Orlando’s housing market could take as long as seven more years to fully recover if prices return to typical annual growth rates, Zillow Senior Economist Skylar Olsen said. The region’s slim supply of homes on the market and other dynamics, though, could expedite the housing market’s healing process.
“Orlando fell far in the bubble bust, so they have a lot of ground to recover,” he said. “Orlando has experienced strong home values above 7 percent over the last few years, driven by strong fundamentals and constrained inventory. If those trends continue, it will take less than three years to recover at the current rate.”
November home prices in the core Orlando market — mostly Orange and Seminole counties — grew 2 percent from a month earlier and and 11 percent from year earlier, according to a new report by the Orlando Regional Realtor Association. The market showed signs of its typical early-winter slowdown following a hurricane season that whiplashed sales. November sales were down 6 percent month-over-month to 2,735. From a year ago, they were up about 8 percent.

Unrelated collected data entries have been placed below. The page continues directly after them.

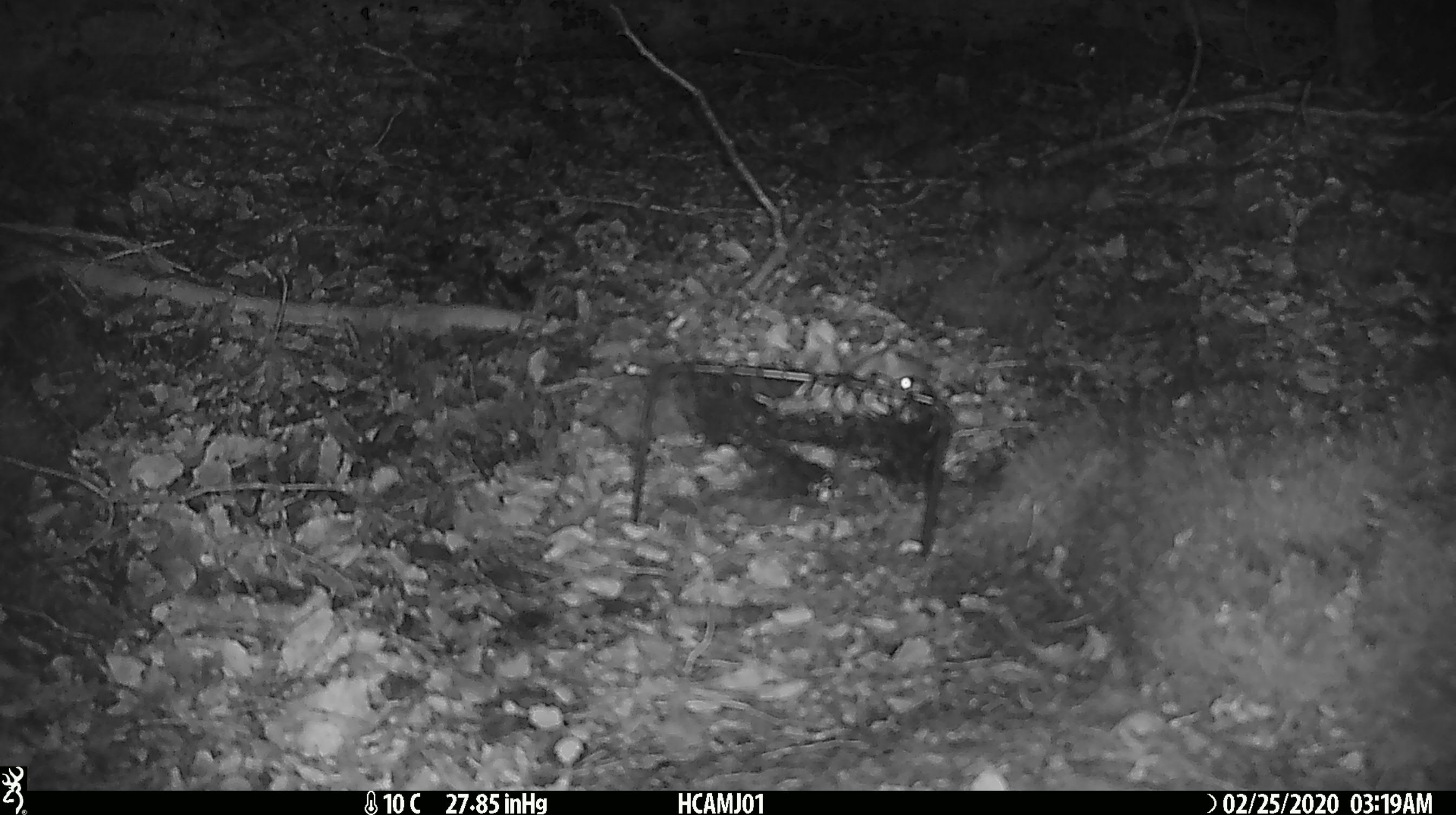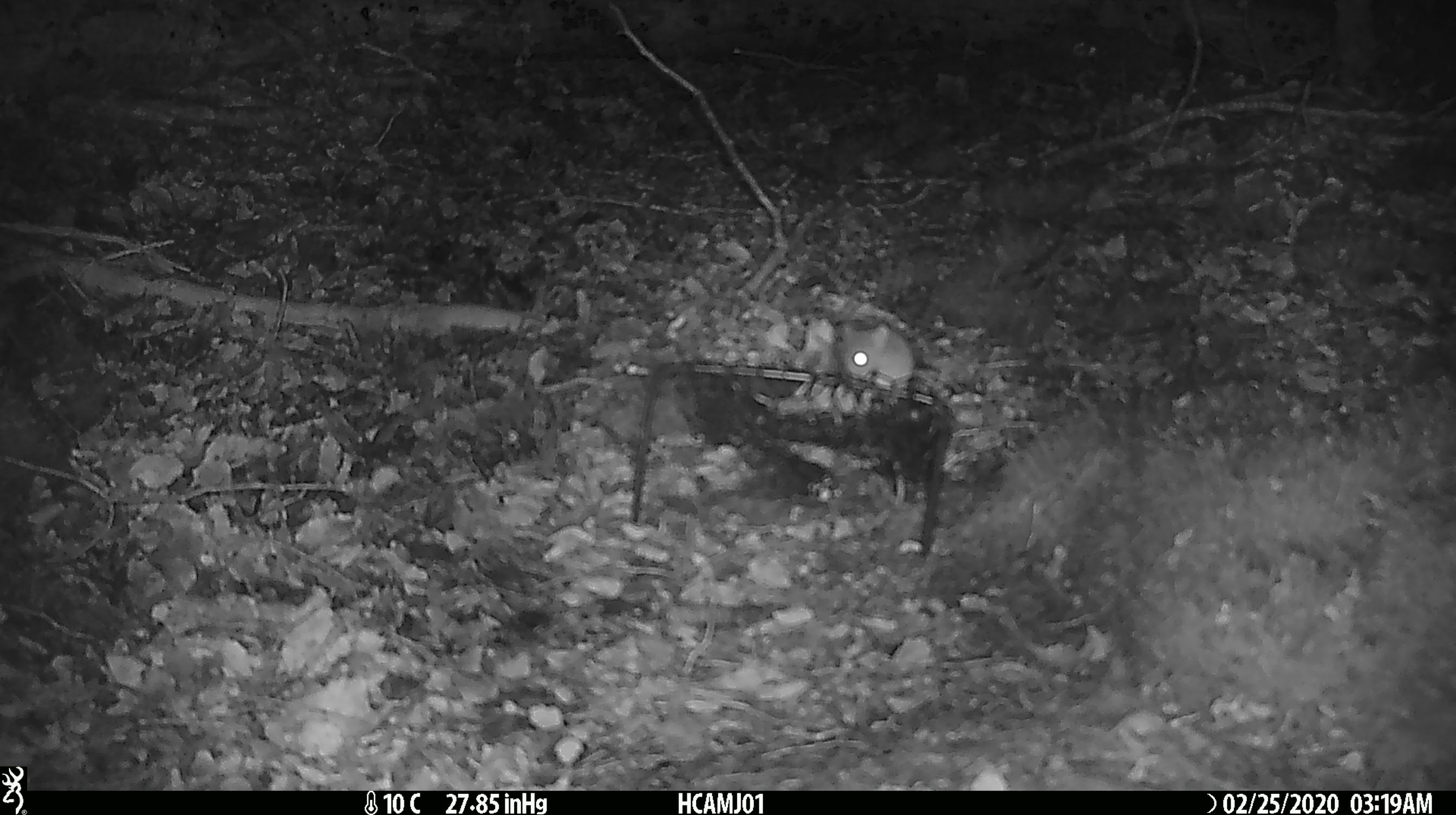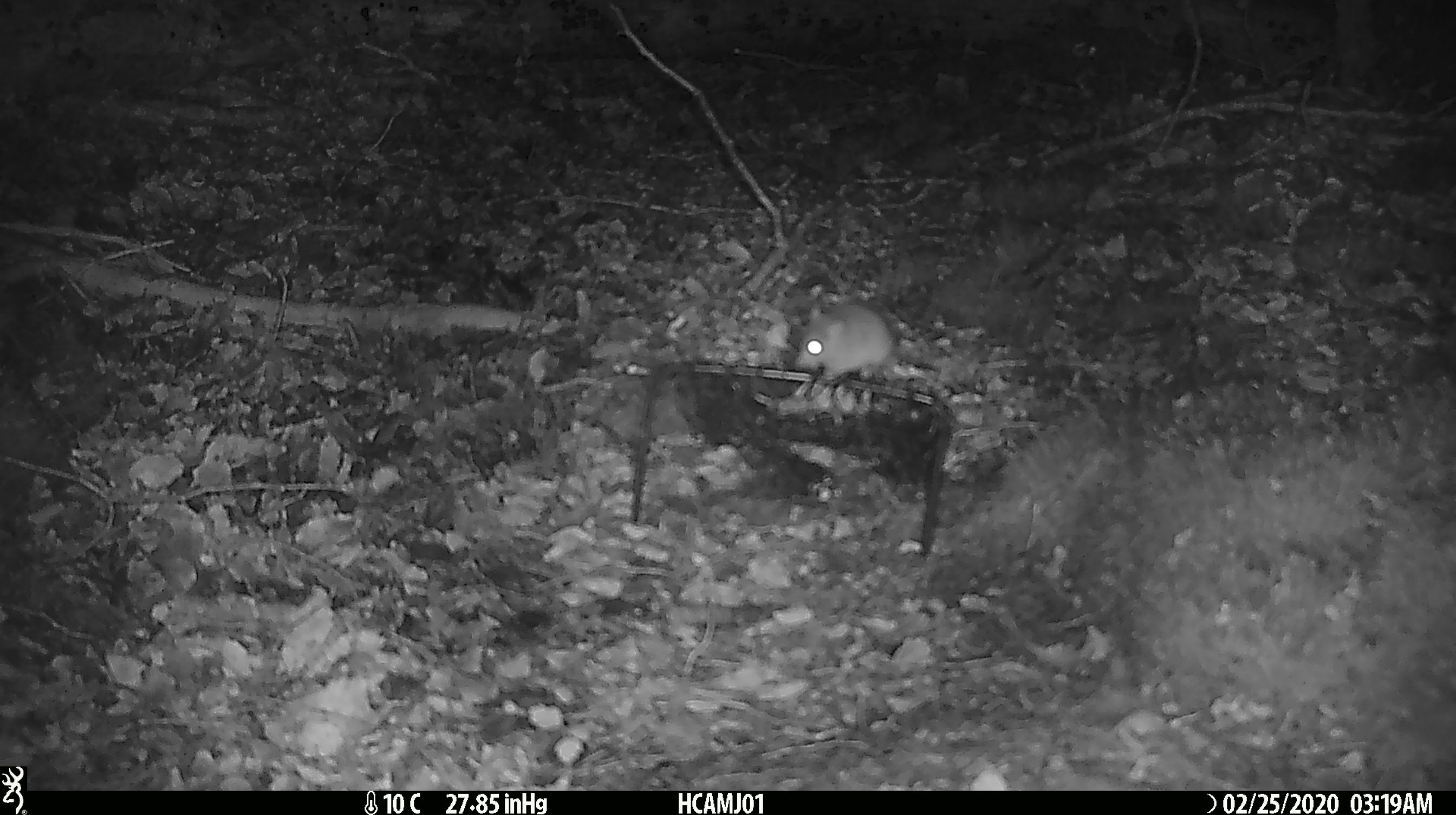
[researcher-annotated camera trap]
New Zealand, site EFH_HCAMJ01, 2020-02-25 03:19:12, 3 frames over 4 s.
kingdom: Animalia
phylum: Chordata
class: Mammalia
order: Rodentia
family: Muridae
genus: Mus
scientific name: Mus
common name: mouse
Mouse (Mus).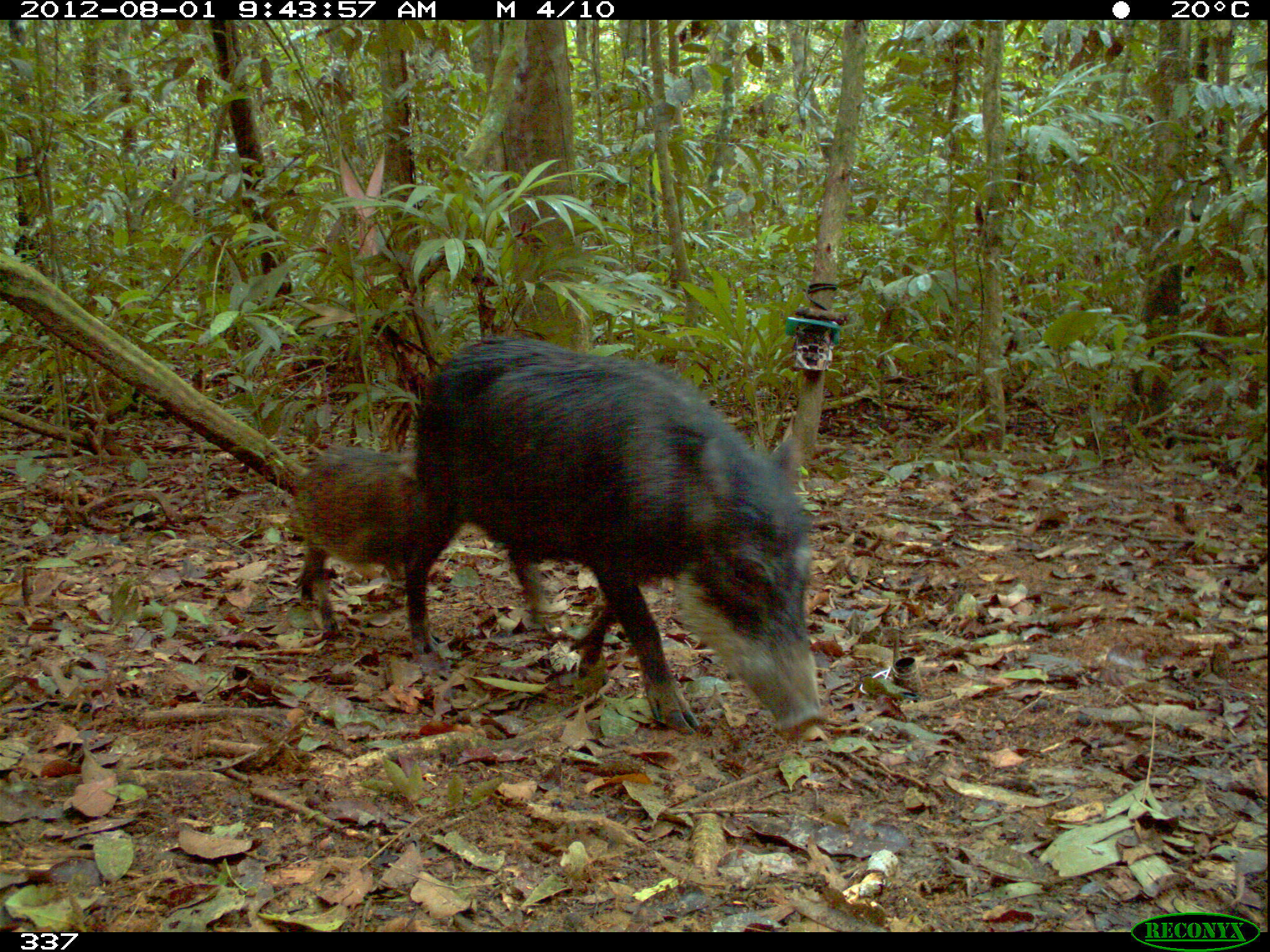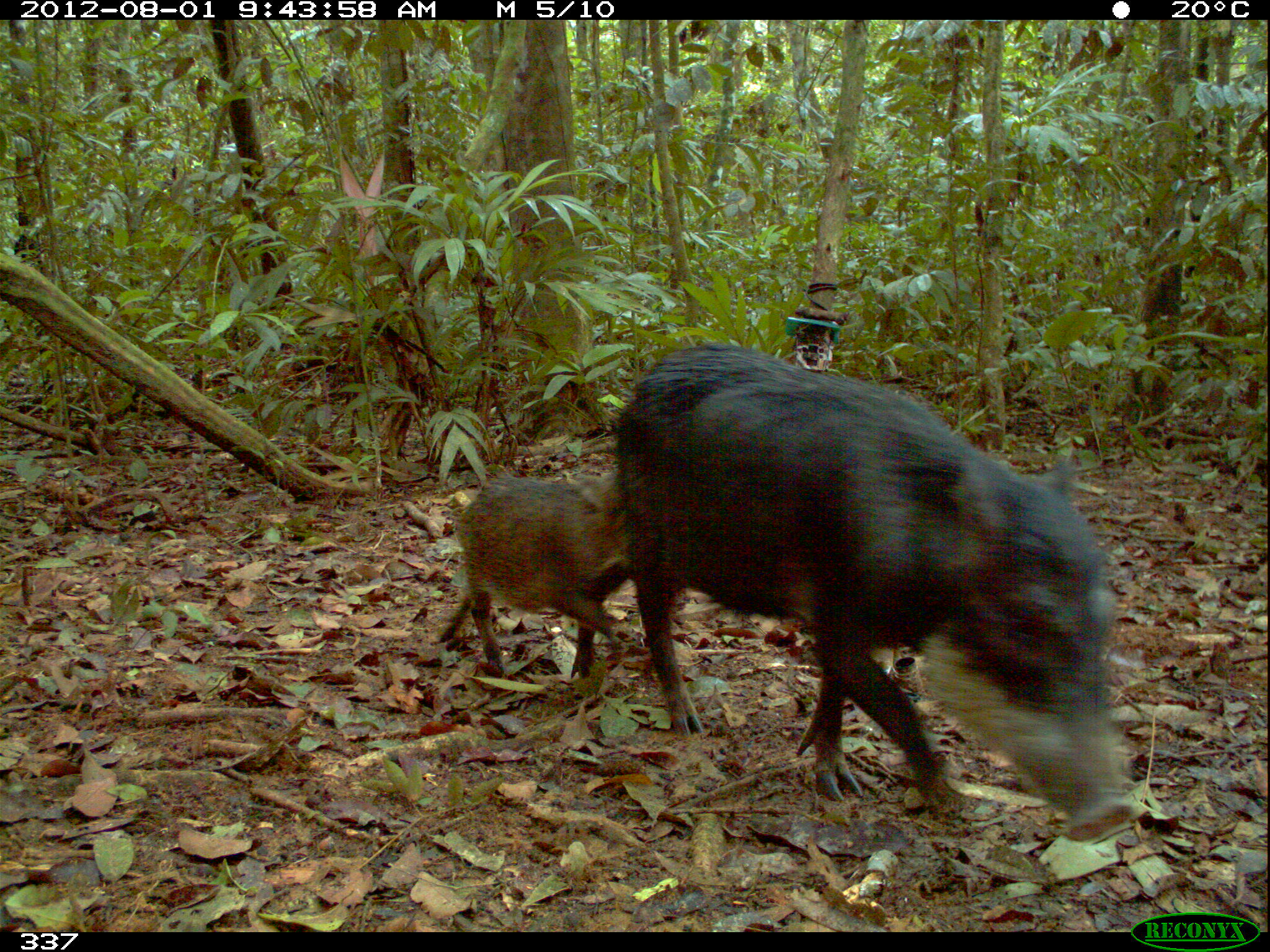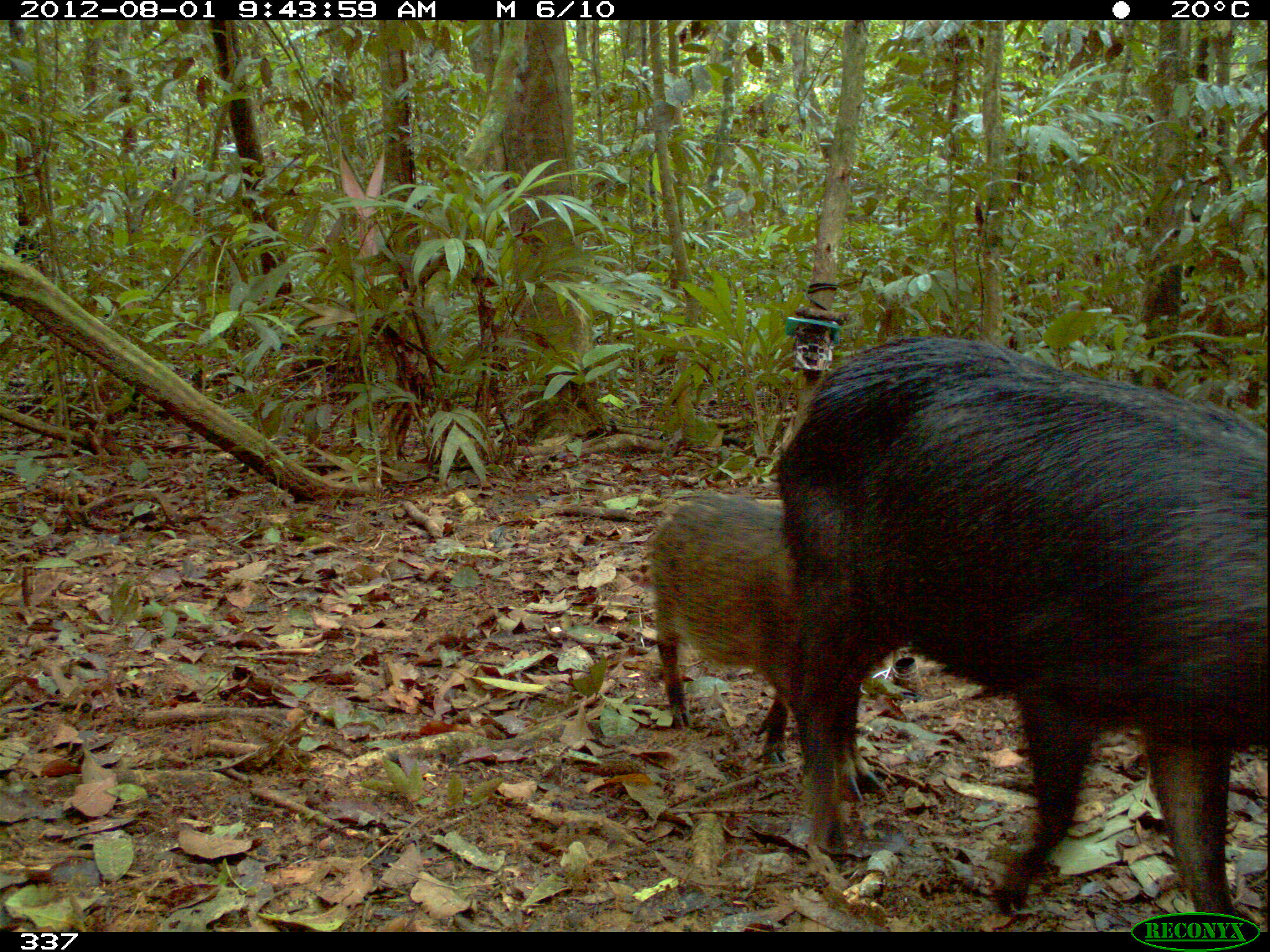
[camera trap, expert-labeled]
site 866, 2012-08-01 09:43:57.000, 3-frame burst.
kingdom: Animalia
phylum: Chordata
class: Mammalia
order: Artiodactyla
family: Tayassuidae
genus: Tayassu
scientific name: Tayassu pecari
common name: white-lipped peccary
Tayassu pecari (white-lipped peccary).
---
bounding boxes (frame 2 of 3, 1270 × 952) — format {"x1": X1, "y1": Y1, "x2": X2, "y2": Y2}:
tayassu pecari: {"x1": 617, "y1": 344, "x2": 1145, "y2": 841}; {"x1": 427, "y1": 465, "x2": 650, "y2": 677}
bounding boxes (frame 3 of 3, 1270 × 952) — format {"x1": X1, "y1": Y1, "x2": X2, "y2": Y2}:
tayassu pecari: {"x1": 775, "y1": 333, "x2": 1270, "y2": 928}; {"x1": 645, "y1": 488, "x2": 891, "y2": 801}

Also in November, buyers got more leeway with interest rates dipping to 3.96 percent from 4.03 percent in October. Houses lasted longer on the market before coming under contract in an average 62 days, down from 56 days in October.
Association President Bruce Elliott, of Regal R.E. Professionals LLC, said he anticipated “the traditional sales jump that occurs in December.”
Following months of shopping, Jollie said she was able to purchase her first home. It did not have new appliances and finishes, but everything was in good working order. Her advice for anyone looking now: “I would advise them to start looking early.”